Justificación: Este rol permite la separación de las tareas de creación y mantenimiento de trabajos de la tarea de eliminar trabajos. Esta función es la más adecuada para los usuarios que deben ejecutar transferencias como parte de su función laboral, como un empleado. Esta función no permite que se elimine la transferencia, de modo que los auditores o el personal de seguridad puedan ver un registro completamente conservado de las transferencias pasadas.

  • resourcemanager.projects.get
  • resourcemanager.projects.list
  • storagetransfer.agentpools.create
  • storagetransfer.agentpools.get
  • storagetransfer.agentpools.list
  • storagetransfer.agentpools.report
  • storagetransfer.agentpools.update
  • storagetransfer.jobs.create
  • storagetransfer.jobs.get
  • storagetransfer.jobs.list
  • storagetransfer.jobs.run
  • storagetransfer.jobs.update
  • storagetransfer.operations.*
  • storagetransfer.projects.getServiceAccount
Visualizador de transferencia de almacenamiento
(roles/storagetransfer.
viewer
)

Proporciona permisos para enumerar y obtener trabajos y operaciones de transferencia dentro del proyecto. El usuario no puede programar, actualizar o eliminar trabajos.

Justificación: La función de visor está destinada al acceso de solo lectura para ver trabajos y operaciones de transferencia. Este rol permite separar las tareas de informe y auditoría de las tareas de creación y mantenimiento de trabajos. Este rol es más adecuado para usuarios o equipos internos que auditan el uso de transferencias, como seguridad, cumplimiento o líderes de unidades de negocios.

  • resourcemanager.projects.get
  • resourcemanager.projects.list
  • storagetransfer.agentpools.get
  • storagetransfer.agentpools.list
  • storagetransfer.jobs.get
  • storagetransfer.jobs.list
  • storagetransfer.operations.get
  • storagetransfer.operations.list
  • storagetransfer.projects.getServiceAccount
Agente de transferencia de almacenamiento (roles/storagetransfer.transferAgent)

Otorga a los agentes de transferencia los permisos del Servicio de transferencia de almacenamiento necesarios para completar una transferencia.

A partir del 1 de mayo de 2024, ya no se requieren los permisos de "pubsub".

Otorga este rol al usuario o la cuenta de servicio que usan los agentes.
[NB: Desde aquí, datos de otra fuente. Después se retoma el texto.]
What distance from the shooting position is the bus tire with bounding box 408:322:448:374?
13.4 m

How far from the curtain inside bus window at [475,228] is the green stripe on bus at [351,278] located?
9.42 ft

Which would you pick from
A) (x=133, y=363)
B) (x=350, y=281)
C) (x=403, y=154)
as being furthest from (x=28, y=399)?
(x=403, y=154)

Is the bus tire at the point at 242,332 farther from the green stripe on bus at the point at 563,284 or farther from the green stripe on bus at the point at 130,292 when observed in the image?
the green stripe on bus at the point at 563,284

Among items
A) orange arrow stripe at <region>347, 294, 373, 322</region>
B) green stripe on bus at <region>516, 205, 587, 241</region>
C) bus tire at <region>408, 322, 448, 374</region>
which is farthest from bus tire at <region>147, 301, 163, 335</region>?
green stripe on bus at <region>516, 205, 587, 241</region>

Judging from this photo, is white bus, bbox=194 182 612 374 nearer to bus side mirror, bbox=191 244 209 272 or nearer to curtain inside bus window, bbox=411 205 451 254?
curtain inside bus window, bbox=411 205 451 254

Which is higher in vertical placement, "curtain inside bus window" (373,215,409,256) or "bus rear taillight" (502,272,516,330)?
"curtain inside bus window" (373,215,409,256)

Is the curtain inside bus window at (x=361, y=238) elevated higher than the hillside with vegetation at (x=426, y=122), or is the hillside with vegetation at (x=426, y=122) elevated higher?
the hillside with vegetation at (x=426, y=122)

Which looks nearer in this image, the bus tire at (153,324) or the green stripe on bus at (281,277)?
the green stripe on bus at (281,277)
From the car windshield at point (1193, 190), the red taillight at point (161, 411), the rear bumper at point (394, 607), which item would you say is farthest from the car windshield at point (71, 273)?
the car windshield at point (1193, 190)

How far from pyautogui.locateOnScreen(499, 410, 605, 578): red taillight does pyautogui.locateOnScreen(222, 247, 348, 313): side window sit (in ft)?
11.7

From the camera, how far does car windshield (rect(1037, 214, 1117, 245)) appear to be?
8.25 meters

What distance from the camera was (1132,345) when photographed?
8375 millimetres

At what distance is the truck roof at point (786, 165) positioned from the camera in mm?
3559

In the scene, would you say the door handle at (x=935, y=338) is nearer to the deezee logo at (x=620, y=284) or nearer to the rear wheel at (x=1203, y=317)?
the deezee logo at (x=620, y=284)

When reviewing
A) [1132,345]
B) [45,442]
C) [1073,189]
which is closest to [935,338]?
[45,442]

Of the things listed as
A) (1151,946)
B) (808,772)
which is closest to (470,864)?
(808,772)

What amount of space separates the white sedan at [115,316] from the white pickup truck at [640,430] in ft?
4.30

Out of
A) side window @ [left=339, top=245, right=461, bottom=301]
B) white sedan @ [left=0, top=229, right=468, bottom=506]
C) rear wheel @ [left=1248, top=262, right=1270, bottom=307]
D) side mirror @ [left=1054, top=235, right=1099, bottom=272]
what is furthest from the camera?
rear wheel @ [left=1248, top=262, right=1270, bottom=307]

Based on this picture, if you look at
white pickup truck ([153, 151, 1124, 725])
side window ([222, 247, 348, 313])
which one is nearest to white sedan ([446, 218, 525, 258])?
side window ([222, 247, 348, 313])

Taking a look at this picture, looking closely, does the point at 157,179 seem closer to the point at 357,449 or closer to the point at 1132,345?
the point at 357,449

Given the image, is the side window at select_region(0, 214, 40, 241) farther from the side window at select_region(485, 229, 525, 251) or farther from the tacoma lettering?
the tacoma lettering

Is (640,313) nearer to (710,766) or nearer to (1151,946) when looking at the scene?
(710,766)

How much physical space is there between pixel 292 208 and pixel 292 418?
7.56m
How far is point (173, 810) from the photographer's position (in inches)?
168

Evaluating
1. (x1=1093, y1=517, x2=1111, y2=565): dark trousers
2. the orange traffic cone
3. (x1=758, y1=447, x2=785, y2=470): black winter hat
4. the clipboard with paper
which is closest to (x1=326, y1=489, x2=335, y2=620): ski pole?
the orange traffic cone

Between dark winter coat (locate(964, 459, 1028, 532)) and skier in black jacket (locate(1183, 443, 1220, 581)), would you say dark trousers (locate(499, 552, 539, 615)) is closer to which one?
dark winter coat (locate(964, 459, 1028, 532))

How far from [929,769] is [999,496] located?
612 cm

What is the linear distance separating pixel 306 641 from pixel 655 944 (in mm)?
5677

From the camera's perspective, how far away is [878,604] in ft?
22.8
  • monitoring.timeSeries.create
  • storagetransfer.operations.get
  • storagetransfer.operations.report
  • storagetransfer.operations.assign
  • storagetransfer.agentpools.report
  • pubsub.topics.create
  • pubsub.topics.get
  • pubsub.topics.list
  • pubsub.subscriptions.create
  • pubsub.subscriptions.get
  • pubsub.subscriptions.delete
  • pubsub.subscriptions.consume
  • pubsub.topics.attachSubscription
  • pubsub.topics.publish
Agente de servicio de transferencia de almacenamiento (roles/storagetransfer.serviceAgent)

Otorga al agente de servicio del Servicio de transferencia de almacenamiento los permisos necesarios para crear y modificar temas de Pub/Sub para comunicarse desde Google Cloud a los agentes de transferencia.

Otorga este rol al agente de servicio del Servicio de transferencia de almacenamiento.

  • pubsub.subscriptions.consume
  • pubsub.subscriptions.create
  • pubsub.subscriptions.delete
  • pubsub.subscriptions.get
  • pubsub.subscriptions.update
  • pubsub.topics.attachSubscription
  • pubsub.topics.create
  • pubsub.topics.delete
  • pubsub.topics.get
  • pubsub.topics.publish
  • pubsub.topics.update

Funciones personalizadas

Puedes crear y aplicar roles de IAM personalizados para cumplir con los requisitos de acceso de tu organización.

Cuando crees roles personalizados, te recomendamos usar una combinación de roles predefinidos para garantizar que los permisos correctos se incluyan juntos.

La consola de Google Cloud no funcionará correctamente si el rol personalizado no tiene los permisos necesarios. Por ejemplo, algunas partes de la consola de Google Cloud suponen que la función tiene acceso de lectura para mostrar un elemento antes de editarlo, por lo que una función con permisos solo de escritura experimentará pantallas de la consola de Google Cloud que no funcionan.